An international research team has generated the first truly complete sequence of a human Y chromosome, the final human chromosome to be fully sequenced. The new sequence, which fills in gaps across more than 50% of the Y chromosome’s length, uncovers important genomic features with implications for fertility, such as factors in sperm production. The study was led by the Telomere-to-Telomere (T2T) Consortium.
This work is published in Nature in the paper, “The complete sequence of a human Y chromosome.”
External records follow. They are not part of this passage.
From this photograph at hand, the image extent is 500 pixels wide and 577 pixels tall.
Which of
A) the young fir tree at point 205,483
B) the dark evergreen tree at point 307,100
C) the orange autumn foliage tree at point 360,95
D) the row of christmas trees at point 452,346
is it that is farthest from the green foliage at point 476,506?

The Y chromosome is unusually repetitive, making it particularly difficult to sequence and assemble; it contains a complex repeat structure that includes long palindromes, tandem repeats, and segmental duplications. This paper reveals the complete 62,460,029-base-pair sequence of a human Y chromosome. The T2T-Y, the authors noted, corrects multiple errors in the previous reference (GRCh38-Y) and adds over 30 million base pairs of sequence to the reference.
“The biggest surprise was how organized the repeats are,” said Adam Phillippy, PhD, senior investigator at NHGRI and leader of the consortium. “We didn’t know what exactly made up the missing sequence. It could have been very chaotic, but instead, nearly half of the chromosome is made of alternating blocks of two specific repeating sequences known as satellite DNA. It makes a beautiful, quilt-like pattern.”
The complete Y chromosome sequence also reveals important features of medically relevant regions. One such section of the Y chromosome is the azoospermia factor region, a stretch of DNA containing several genes known to be involved in sperm production. With the newly completed sequence, the researchers studied the structure of a set of inverted repeats or “palindromes” in the azoospermia factor region.
“This structure is very important because occasionally these palindromes can create loops of DNA,” said Arang Rhie, PhD, NHGRI staff scientist. “Sometimes, these loops accidentally get cut off and create deletions in the genome.”
Deletions in the azoospermia factor region are known to disrupt sperm production, and thus these palindromes could influence fertility. With a complete Y chromosome sequence, researchers can now more precisely analyze these deletions and their effects on sperm production.
The team revealed the structures of sperm-regulating gene families and discovered 41 additional genes in the Y chromosome. They also unveiled the structures of genes thought to play significant roles in the growth and functioning of the male reproductive system.
The researchers focused on TSPY, another gene thought to be involved in sperm production. Copies of TSPY are organized in the second-largest gene array in the human genome. Like other repetitive regions, repeating genes are challenging to analyze, so while TSPY was known to exist as many repeating copies, the specific DNA sequence and organization of this array were previously unknown. As the researchers analyzed this region, they found that different individuals contained between 10 and 40 copies of TSPY.
“We completed the wiring diagram for all these genetic switches that get activated via the Y chromosome, many of which are critical to the genetic contributions to male development,” said Michael Schatz, PhD, professor in computer science, biology, and oncology at Johns Hopkins. “We are at a point where scientists can start using this map. We were previously blind to different parts of the genome and different mutations, but now that we can see the whole genome, we hope we can add new insights to the genetics of a lot of different diseases.”
In addition to the complete Y chromosome sequence, the Human Genome Structural Variation Consortium reported the sequence of 43 diverse human Y chromosomes in the same issue of Nature. These advances complement the gapless human genome sequence released by the T2T Consortium in 2022, as well as the “pangenome” released in May of 2023 by the Human Pangenome Reference Consortium.